_QUOTED PASSAGE_:
○ ○ ○ ○ ○ ○ ○

Neovascularization Induced around an Artificial Device Implanted in the Abdomen by the Use of Gelatinized Fibroblast Growth Factor 2

• Main Authors: Takeshi Yuasa, Jorge D. Rivas-Carrillo, Nalú Navarro-Alvarez, Alejandro Soto-Gutierrez, Yasuhiro Kubota, Yasuhiko Tabata, Teru Okitsu, Hirofumi Noguchi, Shinichi Matsumoto, Shuhei Nakaji, Noriaki Tanaka, Naoya Kobayashi M.D., Ph.D.
• Format: Article
• Language: English
• Published: SAGE Publishing 2009-05-01
• Series: Cell Transplantation
• Online Access: https://doi.org/10.1177/096368970901805-625

The development of a bioartificial pancreas (BAP) with immunoisolating fashion has been gaining attention as a new method for treating diabetes. We have been proceeding with the development of a bag-type BAP that can be easily implanted and that allows for the optional injection or rejection of cells at any time. If fibrosis develops around a BAP device, then the permeability of substances transmitted through a semipermeable membrane will decrease, thereby reducing the reactivity with glucose, so it is necessary for the material of the device to have an excellent histocompatibility. Furthermore, in order to improve the efficacy of BAP treatment, it is important to maintain an environment of ample blood flow around the device. We have created a bag-type device for BAP that is 20 × 20 mm in size and comprises two layers of membranes. We have used an EVAL membrane for the outer membrane of the two layers. The EVAL membrane is a semipermeable membrane with good insulin permeability, which functions as an immunoisolation membrane. The inner membrane consists of PAU-coated HD-PE (nonwoven material processed with polyaminourethan) and it is designed to function as a scaffold for cells. We used Lewis rats to determine whether the effectiveness of fibroblast growth factor 2 (bFGF) can be improved by concomitantly using bFGF with a capacity for blood vessel regeneration as well as bFGF immersed in a sheet of gelatin. We placed the BAP in the abdominal cavity and covered it with the greater omentum. We were able to significantly increase the blood flow and the number of new blood vessels in the tissue surrounding the BAP device by using gelatinized bFGF. There were only a few instances of fibrosis as a biological reaction to the EVAL membrane, and the infiltration of inflammatory cells was mild. There were no adverse effects related to implantation of the device. We confirmed in this study that the use of an implantable BAP device and bFGF allowed for a better blood flow around the BAP device. There were only minor instances of fibrosis and inflammation reaction around the BAP, thus indicating the BAP that we are currently developing to have an excellent histocompatibility.

○ ○ ○ ○ ○ ○ ○

[Scene geometry reasoning data]
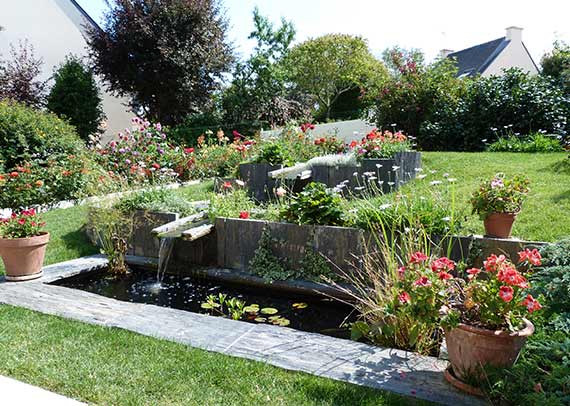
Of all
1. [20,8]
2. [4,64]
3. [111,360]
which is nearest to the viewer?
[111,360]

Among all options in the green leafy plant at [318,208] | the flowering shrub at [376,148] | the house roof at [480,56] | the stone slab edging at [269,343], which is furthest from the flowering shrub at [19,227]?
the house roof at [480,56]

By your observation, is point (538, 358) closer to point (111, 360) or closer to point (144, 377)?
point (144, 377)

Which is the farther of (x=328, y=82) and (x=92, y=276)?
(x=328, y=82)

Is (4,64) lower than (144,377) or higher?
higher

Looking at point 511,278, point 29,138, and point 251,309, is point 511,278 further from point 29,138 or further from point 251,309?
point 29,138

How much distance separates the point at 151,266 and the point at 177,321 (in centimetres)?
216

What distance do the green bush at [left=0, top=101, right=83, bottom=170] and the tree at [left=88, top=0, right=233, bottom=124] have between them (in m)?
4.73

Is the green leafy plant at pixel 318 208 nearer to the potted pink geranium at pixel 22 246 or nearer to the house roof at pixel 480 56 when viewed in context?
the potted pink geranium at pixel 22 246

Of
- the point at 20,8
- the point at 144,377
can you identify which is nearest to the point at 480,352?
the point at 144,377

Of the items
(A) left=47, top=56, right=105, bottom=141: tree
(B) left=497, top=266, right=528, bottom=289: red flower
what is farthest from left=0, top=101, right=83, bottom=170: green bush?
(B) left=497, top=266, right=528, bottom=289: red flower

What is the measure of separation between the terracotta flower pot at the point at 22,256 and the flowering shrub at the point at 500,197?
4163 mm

○ ○ ○ ○ ○ ○ ○

Can you edit the stretch of the bioartificial pancreas article from "Neovascularization Induced around" through "Kobayashi M.D., Ph.D.", changing "Abdomen" to "Peritoneal Cavity"?

_EXERCISE SOLUTION_:
Neovascularization Induced around an Artificial Device Implanted in the Peritoneal Cavity by the Use of Gelatinized Fibroblast Growth Factor 2

• Main Authors: Takeshi Yuasa, Jorge D. Rivas-Carrillo, Nalú Navarro-Alvarez, Alejandro Soto-Gutierrez, Yasuhiro Kubota, Yasuhiko Tabata, Teru Okitsu, Hirofumi Noguchi, Shinichi Matsumoto, Shuhei Nakaji, Noriaki Tanaka, Naoya Kobayashi M.D., Ph.D.